I have had KoBo running for quite some time now on our own servers and it has been wonderful. This community and all of the supporting members have been great through the process. I have come across some interesting issues over the past year and hoping someone can help with this one.
Periodically, our servers will “go down.” I actually have three instances running. Prod and dev both in Azure env, and another in AWS lightsail. Each of the three will periodically throw a 502 or 504 error from nginx and the whole site will go down until I restart all the containers using python3 ./kobo-install/run.py The production version goes down far more often and appears it MIGHT be load related. I havent actually tried seeing if I restart nginx container instead of the whole container set to see if that helps. Has anybody come across this on their own servers?

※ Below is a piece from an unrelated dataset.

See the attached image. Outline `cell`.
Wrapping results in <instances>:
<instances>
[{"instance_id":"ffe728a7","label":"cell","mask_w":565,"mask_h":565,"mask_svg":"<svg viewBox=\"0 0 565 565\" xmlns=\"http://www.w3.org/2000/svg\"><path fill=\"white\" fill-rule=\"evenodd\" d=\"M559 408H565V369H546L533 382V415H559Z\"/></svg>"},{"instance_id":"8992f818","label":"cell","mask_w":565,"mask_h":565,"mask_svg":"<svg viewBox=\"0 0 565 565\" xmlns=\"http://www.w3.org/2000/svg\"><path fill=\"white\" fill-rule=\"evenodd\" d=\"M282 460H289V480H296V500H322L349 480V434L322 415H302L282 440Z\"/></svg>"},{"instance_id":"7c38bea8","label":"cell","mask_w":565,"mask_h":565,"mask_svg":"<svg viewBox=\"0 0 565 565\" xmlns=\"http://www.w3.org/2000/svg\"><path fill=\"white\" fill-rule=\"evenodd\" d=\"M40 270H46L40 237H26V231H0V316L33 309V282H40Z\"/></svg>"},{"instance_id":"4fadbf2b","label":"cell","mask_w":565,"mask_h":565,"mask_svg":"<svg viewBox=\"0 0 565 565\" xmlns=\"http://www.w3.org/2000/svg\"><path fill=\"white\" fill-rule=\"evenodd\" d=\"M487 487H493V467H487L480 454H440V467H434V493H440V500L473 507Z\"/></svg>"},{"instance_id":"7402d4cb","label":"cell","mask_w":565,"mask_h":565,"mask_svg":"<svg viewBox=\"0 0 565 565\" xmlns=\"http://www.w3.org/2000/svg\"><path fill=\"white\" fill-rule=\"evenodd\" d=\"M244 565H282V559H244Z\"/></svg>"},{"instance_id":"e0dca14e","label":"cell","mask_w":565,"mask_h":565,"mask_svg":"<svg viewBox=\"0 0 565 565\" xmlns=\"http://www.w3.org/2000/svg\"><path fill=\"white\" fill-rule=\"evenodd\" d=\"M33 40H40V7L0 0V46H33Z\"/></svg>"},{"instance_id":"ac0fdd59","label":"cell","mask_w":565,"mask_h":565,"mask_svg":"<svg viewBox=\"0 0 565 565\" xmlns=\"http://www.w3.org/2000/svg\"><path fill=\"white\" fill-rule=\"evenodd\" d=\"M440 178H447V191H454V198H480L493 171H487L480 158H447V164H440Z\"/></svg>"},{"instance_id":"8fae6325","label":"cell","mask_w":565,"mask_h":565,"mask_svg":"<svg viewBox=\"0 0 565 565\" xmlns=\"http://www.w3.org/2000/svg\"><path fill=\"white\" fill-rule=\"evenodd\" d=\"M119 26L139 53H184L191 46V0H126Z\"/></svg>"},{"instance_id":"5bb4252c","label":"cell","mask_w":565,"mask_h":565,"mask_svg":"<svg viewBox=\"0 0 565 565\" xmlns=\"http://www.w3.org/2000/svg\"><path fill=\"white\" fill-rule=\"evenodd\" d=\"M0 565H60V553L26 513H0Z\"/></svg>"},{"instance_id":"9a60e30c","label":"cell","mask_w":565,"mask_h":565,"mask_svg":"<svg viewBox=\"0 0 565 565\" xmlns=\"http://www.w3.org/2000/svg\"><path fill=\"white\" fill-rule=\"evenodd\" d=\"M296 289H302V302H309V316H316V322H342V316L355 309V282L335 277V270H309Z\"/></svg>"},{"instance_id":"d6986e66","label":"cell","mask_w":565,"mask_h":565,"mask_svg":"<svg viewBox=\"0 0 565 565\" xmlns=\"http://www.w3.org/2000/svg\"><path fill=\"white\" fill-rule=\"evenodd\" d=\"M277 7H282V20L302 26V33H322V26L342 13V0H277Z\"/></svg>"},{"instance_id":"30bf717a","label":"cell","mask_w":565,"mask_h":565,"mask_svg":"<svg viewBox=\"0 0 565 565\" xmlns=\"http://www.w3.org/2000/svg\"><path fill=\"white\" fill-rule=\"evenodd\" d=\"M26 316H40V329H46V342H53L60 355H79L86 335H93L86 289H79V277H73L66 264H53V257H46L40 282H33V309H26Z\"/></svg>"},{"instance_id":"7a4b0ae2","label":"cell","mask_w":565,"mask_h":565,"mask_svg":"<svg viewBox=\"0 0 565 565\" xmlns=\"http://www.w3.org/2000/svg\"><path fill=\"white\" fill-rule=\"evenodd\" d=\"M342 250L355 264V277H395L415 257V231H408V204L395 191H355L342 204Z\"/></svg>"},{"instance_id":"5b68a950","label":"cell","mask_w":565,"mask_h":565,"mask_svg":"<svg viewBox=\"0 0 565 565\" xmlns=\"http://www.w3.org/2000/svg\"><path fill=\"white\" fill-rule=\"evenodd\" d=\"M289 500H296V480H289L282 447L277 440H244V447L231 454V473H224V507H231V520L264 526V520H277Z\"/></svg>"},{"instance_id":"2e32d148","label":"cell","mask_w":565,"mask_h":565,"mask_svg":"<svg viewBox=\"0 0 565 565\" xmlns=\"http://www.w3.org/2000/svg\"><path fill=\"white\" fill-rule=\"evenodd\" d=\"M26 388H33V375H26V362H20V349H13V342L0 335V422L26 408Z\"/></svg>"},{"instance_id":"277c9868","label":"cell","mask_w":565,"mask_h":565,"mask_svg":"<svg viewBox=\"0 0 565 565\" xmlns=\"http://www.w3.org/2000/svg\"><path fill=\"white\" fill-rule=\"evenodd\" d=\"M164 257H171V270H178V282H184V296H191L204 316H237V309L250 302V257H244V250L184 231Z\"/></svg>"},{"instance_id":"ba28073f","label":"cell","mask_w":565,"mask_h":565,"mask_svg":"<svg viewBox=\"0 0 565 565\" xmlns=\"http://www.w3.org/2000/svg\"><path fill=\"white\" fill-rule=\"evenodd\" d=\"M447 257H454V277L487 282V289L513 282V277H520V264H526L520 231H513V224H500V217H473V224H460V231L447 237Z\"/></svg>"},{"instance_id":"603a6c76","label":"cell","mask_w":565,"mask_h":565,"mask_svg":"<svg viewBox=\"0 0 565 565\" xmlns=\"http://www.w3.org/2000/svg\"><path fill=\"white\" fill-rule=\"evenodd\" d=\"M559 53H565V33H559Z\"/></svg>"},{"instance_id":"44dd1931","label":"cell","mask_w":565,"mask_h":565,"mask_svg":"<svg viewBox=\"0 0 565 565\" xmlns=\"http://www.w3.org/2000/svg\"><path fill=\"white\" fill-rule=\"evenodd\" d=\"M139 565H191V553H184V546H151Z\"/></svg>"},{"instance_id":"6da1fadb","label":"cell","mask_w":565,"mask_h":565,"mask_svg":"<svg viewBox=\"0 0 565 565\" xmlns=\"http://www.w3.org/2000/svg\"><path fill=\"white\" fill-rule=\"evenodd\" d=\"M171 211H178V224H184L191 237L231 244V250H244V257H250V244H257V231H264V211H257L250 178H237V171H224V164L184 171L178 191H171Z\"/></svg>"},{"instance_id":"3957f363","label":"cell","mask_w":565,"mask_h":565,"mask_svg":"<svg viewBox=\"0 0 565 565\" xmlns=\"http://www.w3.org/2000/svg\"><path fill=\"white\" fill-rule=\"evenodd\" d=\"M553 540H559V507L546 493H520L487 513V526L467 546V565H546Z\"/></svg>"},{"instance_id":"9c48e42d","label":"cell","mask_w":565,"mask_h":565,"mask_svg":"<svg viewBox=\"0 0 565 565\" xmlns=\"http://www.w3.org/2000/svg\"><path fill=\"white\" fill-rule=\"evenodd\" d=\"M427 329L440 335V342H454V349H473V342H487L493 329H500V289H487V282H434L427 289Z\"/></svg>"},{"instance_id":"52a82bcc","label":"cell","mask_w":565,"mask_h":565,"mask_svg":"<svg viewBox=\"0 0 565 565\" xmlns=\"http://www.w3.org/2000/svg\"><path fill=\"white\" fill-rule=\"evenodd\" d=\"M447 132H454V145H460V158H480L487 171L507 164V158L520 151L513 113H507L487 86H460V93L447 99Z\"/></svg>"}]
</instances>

My first lead was that this was somehow load-based. We had a user unknowingly hitting the API with massive simultaneous redundant queries that would end up breaking the server, requiring us to restart the KoBo containers. They would pull ~100,000 records before they (or we) knew that there was a 30,000 row limit. Guessing that was a timeout issue, though an error message from the API could be useful.
Then this happened on the instance in lightsail which has MAYBE 10 users, none of whom know what an API is, so the excessive load theory was put into question.
I saw a post in git about the uWSGI workers and noticed UNOCHA upped their worker number to 24. I dont think we can do this as our VM is only 4 core, but as the default is 2, i decided to up ours to 3 to see what would happen. I think standard practice is 2 workers per core?
Do I really need to set up a load-balancer to address these types of issues?
If anyone has any ideas of how we can avoid the 502/504 errors occurring, that would be very helpful!